M. le président. La parole est à M. Martial Bourquin.
M. Martial Bourquin. Monsieur le rapporteur, vous défendez un texte que vous décrivez comme garantissant un équilibre entre la liberté du commerce et le souci d’aménagement du territoire. Comme si cette position était envisageable, comme si un tel équilibre était seulement possible ! Julien Gracq disait : « Le rassurant de l’équilibre, c’est que rien ne bouge. »
Or s’il y a bien un domaine où le déséquilibre, par nature, est très grand, c’est celui de l’urbanisme commercial.
M. Roland Courteau. En effet !
M. Martial Bourquin.
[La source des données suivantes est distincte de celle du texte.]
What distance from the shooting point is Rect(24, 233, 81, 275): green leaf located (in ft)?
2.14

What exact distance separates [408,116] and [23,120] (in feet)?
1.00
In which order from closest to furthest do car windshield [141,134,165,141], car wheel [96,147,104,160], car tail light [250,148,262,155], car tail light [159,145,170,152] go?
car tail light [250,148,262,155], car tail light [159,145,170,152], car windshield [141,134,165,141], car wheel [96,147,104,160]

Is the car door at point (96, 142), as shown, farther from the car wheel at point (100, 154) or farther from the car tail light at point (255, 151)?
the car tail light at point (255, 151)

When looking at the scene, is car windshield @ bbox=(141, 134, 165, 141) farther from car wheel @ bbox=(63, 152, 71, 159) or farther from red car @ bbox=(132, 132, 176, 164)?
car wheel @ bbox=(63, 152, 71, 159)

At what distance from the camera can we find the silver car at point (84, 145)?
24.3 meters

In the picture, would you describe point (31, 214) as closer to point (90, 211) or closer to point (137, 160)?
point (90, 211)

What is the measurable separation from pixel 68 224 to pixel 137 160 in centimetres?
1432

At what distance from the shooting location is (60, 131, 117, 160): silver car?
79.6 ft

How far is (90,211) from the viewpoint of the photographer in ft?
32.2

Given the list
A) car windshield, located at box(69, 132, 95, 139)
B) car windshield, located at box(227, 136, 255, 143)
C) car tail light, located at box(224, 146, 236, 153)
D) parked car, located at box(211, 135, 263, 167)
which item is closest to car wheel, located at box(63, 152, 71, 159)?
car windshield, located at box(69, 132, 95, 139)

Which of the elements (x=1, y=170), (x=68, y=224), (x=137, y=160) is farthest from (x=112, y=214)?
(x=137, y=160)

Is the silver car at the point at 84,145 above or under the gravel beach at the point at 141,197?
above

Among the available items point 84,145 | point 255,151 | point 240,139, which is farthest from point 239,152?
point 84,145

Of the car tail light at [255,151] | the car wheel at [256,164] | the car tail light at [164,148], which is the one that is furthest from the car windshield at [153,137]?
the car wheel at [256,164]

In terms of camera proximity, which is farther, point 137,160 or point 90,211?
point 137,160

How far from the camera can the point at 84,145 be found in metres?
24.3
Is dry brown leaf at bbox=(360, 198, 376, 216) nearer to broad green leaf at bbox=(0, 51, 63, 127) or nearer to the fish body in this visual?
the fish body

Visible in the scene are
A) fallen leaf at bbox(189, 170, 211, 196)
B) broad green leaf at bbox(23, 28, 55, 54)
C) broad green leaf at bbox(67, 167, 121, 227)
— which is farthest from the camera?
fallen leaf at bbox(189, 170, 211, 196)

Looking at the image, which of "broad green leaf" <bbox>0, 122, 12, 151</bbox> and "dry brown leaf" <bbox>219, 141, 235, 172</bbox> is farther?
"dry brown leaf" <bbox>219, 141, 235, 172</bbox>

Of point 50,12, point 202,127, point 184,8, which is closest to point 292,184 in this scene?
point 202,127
Nous savons tous ici qu’un projet qui est refusé là, ce qui arrive rarement, se fera forcément ailleurs.
M. Roland Courteau. Eh oui !
M. Martial Bourquin. Nous savons tous ici combien il est difficile de batailler pour implanter de petits commerces diversifiés en centres-villes et centres-bourgs, combien ces installations sont fragiles, ont une durée de vie précaire et résistent difficilement à la concurrence, et cela d’autant plus que la LME a donné le signal d’une déréglementation accrue, offrant la clef des périphéries des villes à une poignée de grandes enseignes.
M. Martial Bourquin. Les dispositions de la loi de modernisation de l’économie relatives à l’urbanisme commercial reposaient sur un pari : déréglementer l’implantation de grandes surfaces commerciales pour favoriser le pouvoir d’achat des Français.
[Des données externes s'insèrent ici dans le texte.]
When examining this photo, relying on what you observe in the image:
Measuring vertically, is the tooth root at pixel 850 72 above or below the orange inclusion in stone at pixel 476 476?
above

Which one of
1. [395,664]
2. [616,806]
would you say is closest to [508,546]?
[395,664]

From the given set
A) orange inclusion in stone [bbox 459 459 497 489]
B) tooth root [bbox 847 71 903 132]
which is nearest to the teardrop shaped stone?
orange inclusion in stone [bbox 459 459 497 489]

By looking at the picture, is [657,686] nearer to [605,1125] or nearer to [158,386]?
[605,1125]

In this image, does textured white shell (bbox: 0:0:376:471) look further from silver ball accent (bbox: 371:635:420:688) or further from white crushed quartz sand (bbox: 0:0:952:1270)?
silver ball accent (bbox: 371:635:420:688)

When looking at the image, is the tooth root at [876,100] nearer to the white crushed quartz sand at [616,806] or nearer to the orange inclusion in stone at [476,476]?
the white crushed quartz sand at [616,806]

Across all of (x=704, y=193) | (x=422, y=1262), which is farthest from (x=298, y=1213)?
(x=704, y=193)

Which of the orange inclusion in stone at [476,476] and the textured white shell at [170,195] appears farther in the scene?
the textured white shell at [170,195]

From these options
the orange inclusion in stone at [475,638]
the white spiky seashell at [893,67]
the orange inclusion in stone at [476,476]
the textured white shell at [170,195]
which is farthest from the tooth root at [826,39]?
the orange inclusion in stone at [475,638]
J’entends encore les déclarations du Président de la République, réclamant plus de concurrence pour favoriser le consommateur.
M. Roland Courteau. On s’en souvient très bien !
M. Martial Bourquin. Monsieur le secrétaire d'État, interrogez nos concitoyens. Leur réponse est éloquente : c’est un échec sur toute la ligne. Si la déréglementation est bien là, le pouvoir d’achat n’est pas au rendez-vous et l’aménagement du territoire a été sacrifié. (Marques d’approbation sur les travées du groupe socialiste.) Encore un échec à mettre au passif du bilan du Gouvernement !
M. Roland Courteau. Un de plus !
M. Martial Bourquin. Pas plus tard que la semaine dernière, la Fédération des entreprises et du commerce annonçait que la hausse des prix dans la grande distribution serait, en 2011, de 2 % en moyenne mais pourrait atteindre 20 % pour certains aliments comme la farine, le café, les pâtes.
M. Martial Bourquin. Elle évoquait l’augmentation du coût des matières premières, sans parler des suspicions d’entente sur les prix de la farine. Certes, le prix des matières premières s’accroît, mais quelle est la part de la spéculation dans ces augmentations ? Monsieur le secrétaire d'État, savez-vous ce qui se passe pour l’essence ? Chaque fois que le cours du baril de pétrole brut augmente, les prix montent fortement, mais l’inverse est rarement vrai !
M. Roland Courteau. Tout à fait !
M. Martial Bourquin. Il en ira de même pour les produits alimentaires.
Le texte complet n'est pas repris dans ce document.